Given passage:
>> Start
Re: Proposal: External Update Coordination

Bill Farner Tue, 14 Oct 2014 12:20:11 -0700

Wait - simpler solution than what?  We're talking about not doing either.

-=Bill


On Tue, Oct 14, 2014 at 12:16 PM, Kevin Sweeney <kevi...@apache.org> wrote:

> I think waiting for the first heartbeat before taking any action is the
> simpler solution here as it allows the implementation to be entirely
> soft-state and still catches the bugs I described.
>
> The implementation is just PulseMonitorImpl<UpdateId> - heartbeat calls
> pulse and mutation operations check isAlive. I think the code might
> actually work as-is.
>
> On Tue, Oct 14, 2014 at 12:11 PM, Maxim Khutornenko <ma...@apache.org>
> wrote:
>
> > Pausing update on creation seems like a logical approach when dealing
> > with inverted dependency model. I.e. updater is happy to act as long
> > as it's greenlighted by the external signal. It's also aligned with a
> > failover experience where coordinated updates are rehydrated in paused
> > state waiting for HB awakening. That said, I am OK punting it for the
> > sake of simplicity for now.
> >
> > Kevin?
> >
> > On Tue, Oct 14, 2014 at 12:05 PM, Bill Farner <wfar...@apache.org>
> wrote:
> > > If the goal is to reduce complexity now and add features later, why not
> > > nuke both for now - kick off the update right away, and let lack of
> > > heartbeats serve as a uniform "unknown or unhealthy" signal?
>> End
Information supplied:
>> Start
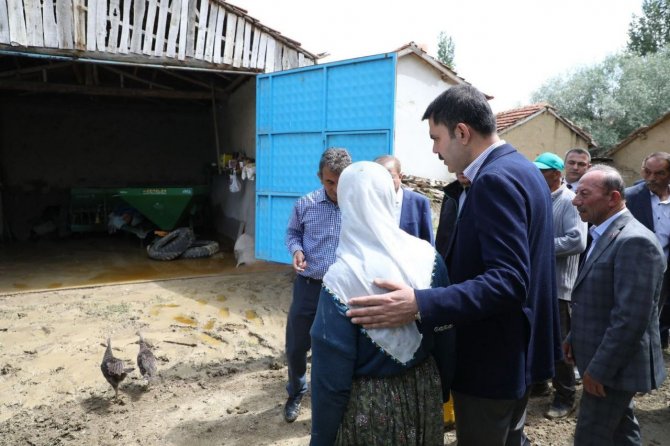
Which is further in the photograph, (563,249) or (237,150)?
(237,150)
>> End
To-do list:
- a) In the update coordination thread above, reproduce word for word the part that opens with the words containing "Wait - simpler" and closes with "bugs I described.".
- b) Translate this sentence from the update coordination thread into Spanish: "I think the code might actually work as-is."

Solutions in order:
- a)
Wait - simpler solution than what?  We're talking about not doing either.

-=Bill


On Tue, Oct 14, 2014 at 12:16 PM, Kevin Sweeney <kevi...@apache.org> wrote:

> I think waiting for the first heartbeat before taking any action is the
> simpler solution here as it allows the implementation to be entirely
> soft-state and still catches the bugs I described.

- b) Creo que el código podría funcionar tal como está.